Pêche {Emma GLASS}

Pêche, jeune adolescente, va subir un viol, alors qu’elle rentre chez elle un soir. Choquée, blessée, dépecée par ce qui vient de lui arriver, elle va sombrer dans une douce folie.. tout en gardant une lumière d’espoir. Ce roman, c’est la narration d’une ado violée qui décide de ne rien dire pour tenter de se reconstruire et avancer dans un monde imaginaire.

« Pêche », c’est un roman qui interpelle obligatoirement mais au final, pas pour son sujet : c’est plutôt le style employé qui en fait quelque-chose de déconcertant. Le ton est dynamique, les dialogues incrustés dans le texte, les personnages ont des noms… bizarres : Vert, Sable, Mélasse le prof, Bébé.. Comme si ces surnoms les caractérisaient et les faisaient passer dans son nouveau monde.

Le petit ami de Pêche, Vert, est très présent et proche d’elle, de nature bienveillante même sans connaître le terrible secret. Mais d’autres protagonistes un poil inutiles sont là ; des parents qui ne pensent qu’au sexe, copulent partout et en parlent librement à leur fille. Quelque peu malsain…

C’est normal, Pêche. Faire l’amour c’est bien. Maman et moi on le fait tout le temps. On vient juste de le faire sur la table de la cuisine. C’est la nature humaine, Pêche, tu n’as pas à être gênée. Vert a bien de la chance. La plupart des filles attendent d’être mariées pour coucher. Mais pas notre Pêche. Et nous sommes fiers de toi. C’est bien d’avoir de l’expérience, et si t’as la chance d’avoir un bébé, c’est encore mieux.

Une écriture vive et très rythmée qui flirte avec le loufoque, l’absurde et le réel. Phrases courtes, hachées parfois simplement habitées d’un seul mot, cru, noir.. gras. Répétitifs aussi. Mais Pêche nous décrit là toute l’horreur qu’elle a subi, les scènes sont justes surréalistes, elle explique ici sa solitude, son mal être et la violence des actes. Notamment celui où elle doit se recoudre les parties intimes, seule.

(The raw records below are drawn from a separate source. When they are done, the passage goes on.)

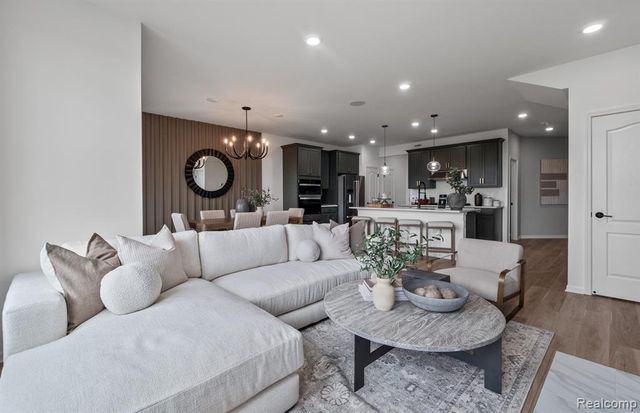5580 East Spaniel Drive, Ann Arbor, MI 48108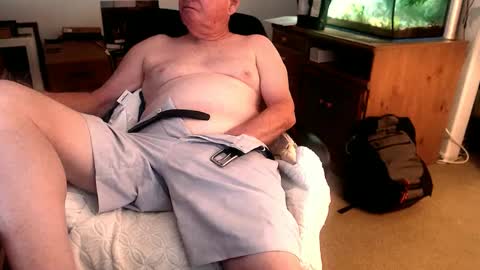 Snapshot of emil_karpo chatting on September 25, 2025, 9:18 pm Terrance1st online show from September 25, 2025, 9:18 pm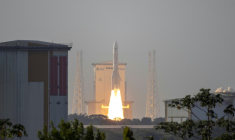 Une fusée Ariane 6 décolle de Kourou, en Guyane française,  le 27 août 2026 ( AFP / RONAN LIETAR )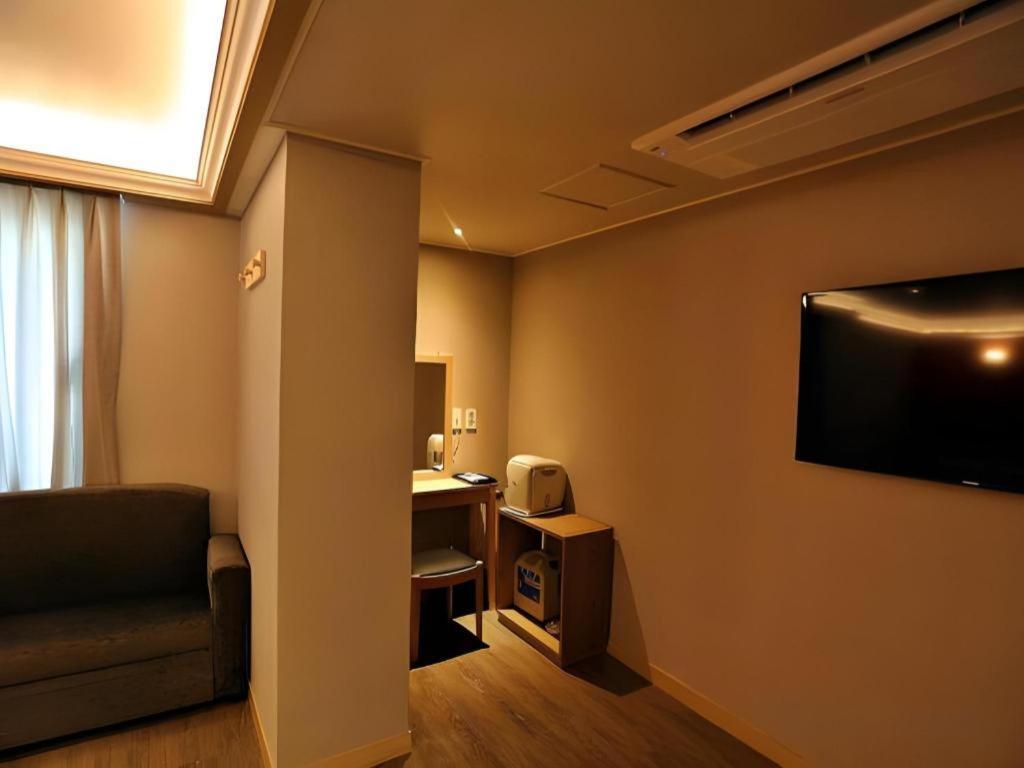 Jeju Sejong Hotel Екстериор снимка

Un rapport à la nourriture est aussi très présent, son agresseur est catalogué de saucisse grasse et Pêche a toujours des relents de nourriture qui la hantent. Tout comme son bourreau qui continue de la suivre jusqu’à sa porte, tous les jours.

« J’ai envie de dire des choses mais je ne sais pas comment ordonner mes mots. Les phrases dérapent dans ma tête. Salade de mots. Salade de cervelle. Salade de pensées. Salade sémantique. Salade de semence. Ma cervelle en salade. Va, Vert. Vibre et vole. »

Poétique et Musical ?

Mais j’avoue, je n’ai pas trop compris où l’auteure souhaitait m’emmener ou ce qu’elle voulait me faire comprendre. J’ai terminé ma lecture car je déteste donner mon avis sur un livre que je n’ai pas fini. Avoir un avis alors que l’on a pas toutes les cartes en main c’est comme dire qu’un tableau est moche sans l’avoir regardé.

Je ne peux pas dire que ce roman ait été apprécié : je me doute bien qu’un viol est une épreuve mais la façon de le raconter est vraiment déroutante. Est-ce un exutoire, du déni ou .. ? Ma lecture n’a pas été agréable mais bizarrement, elle m’aura marqué. C’était une expérience au goût de gras.